YOUR GOAL.
Return, word for word, every line from the one containing "Relative to what" through the last line of the items, both ends included, and omit the pictures from your answer.

INPUT DATA.
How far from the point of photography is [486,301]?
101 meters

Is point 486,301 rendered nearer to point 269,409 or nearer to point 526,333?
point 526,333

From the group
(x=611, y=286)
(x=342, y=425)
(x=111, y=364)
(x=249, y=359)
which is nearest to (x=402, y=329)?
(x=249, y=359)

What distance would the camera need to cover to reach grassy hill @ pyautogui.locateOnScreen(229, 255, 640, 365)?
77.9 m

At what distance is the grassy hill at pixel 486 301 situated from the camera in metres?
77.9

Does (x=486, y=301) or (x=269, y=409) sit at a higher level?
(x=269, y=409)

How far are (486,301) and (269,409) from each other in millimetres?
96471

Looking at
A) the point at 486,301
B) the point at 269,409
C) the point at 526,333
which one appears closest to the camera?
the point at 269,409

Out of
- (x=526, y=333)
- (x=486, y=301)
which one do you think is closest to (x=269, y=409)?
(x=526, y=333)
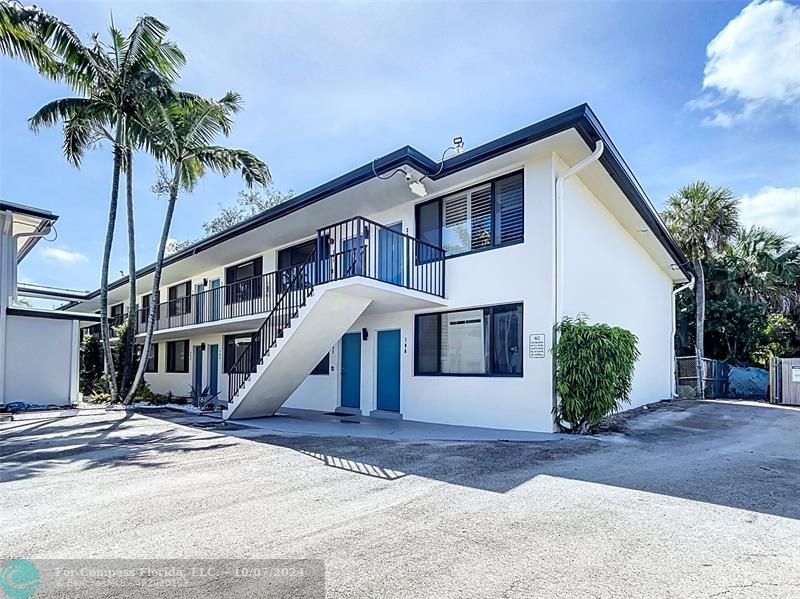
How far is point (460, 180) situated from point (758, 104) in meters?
8.47

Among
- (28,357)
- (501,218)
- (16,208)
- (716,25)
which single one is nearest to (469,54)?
(501,218)

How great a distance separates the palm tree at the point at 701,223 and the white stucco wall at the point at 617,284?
1444mm

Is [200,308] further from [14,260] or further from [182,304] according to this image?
[14,260]

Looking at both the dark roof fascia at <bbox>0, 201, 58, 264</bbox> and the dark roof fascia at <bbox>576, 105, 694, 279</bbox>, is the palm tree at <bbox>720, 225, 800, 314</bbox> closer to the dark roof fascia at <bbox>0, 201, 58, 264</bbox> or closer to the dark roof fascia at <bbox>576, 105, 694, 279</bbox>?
the dark roof fascia at <bbox>576, 105, 694, 279</bbox>

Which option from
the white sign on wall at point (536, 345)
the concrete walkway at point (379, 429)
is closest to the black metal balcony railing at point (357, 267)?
the concrete walkway at point (379, 429)

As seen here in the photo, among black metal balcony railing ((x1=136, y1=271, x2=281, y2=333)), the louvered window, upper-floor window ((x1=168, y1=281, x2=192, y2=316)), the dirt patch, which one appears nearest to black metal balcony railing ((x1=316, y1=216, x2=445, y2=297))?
the louvered window

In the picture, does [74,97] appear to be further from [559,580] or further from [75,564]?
[559,580]

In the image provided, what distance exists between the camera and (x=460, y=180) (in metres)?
10.2

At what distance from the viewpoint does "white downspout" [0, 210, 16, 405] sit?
13055mm

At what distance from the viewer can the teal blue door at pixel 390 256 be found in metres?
10.2

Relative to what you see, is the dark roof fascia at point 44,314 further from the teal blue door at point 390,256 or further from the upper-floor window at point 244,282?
the teal blue door at point 390,256

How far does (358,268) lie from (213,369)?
11.2 meters

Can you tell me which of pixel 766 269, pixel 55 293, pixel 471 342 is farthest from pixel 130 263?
pixel 766 269

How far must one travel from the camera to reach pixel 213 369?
18.0 m
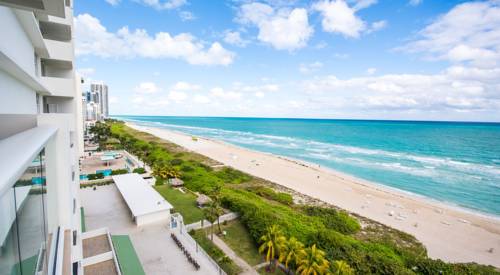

EXERCISE OUTPUT.
Relative to what you see, is the dark roof fascia at point 44,314 further from the teal blue door at point 390,256 or further from the upper-floor window at point 244,282?
the teal blue door at point 390,256

How far does (358,268) lie from (213,369)?
11.2 meters

Can you tell me which of pixel 766 269, pixel 55 293, pixel 471 342 is farthest from pixel 130 263?
pixel 766 269

How far must one travel from the camera to reach pixel 213 369?
18.0 m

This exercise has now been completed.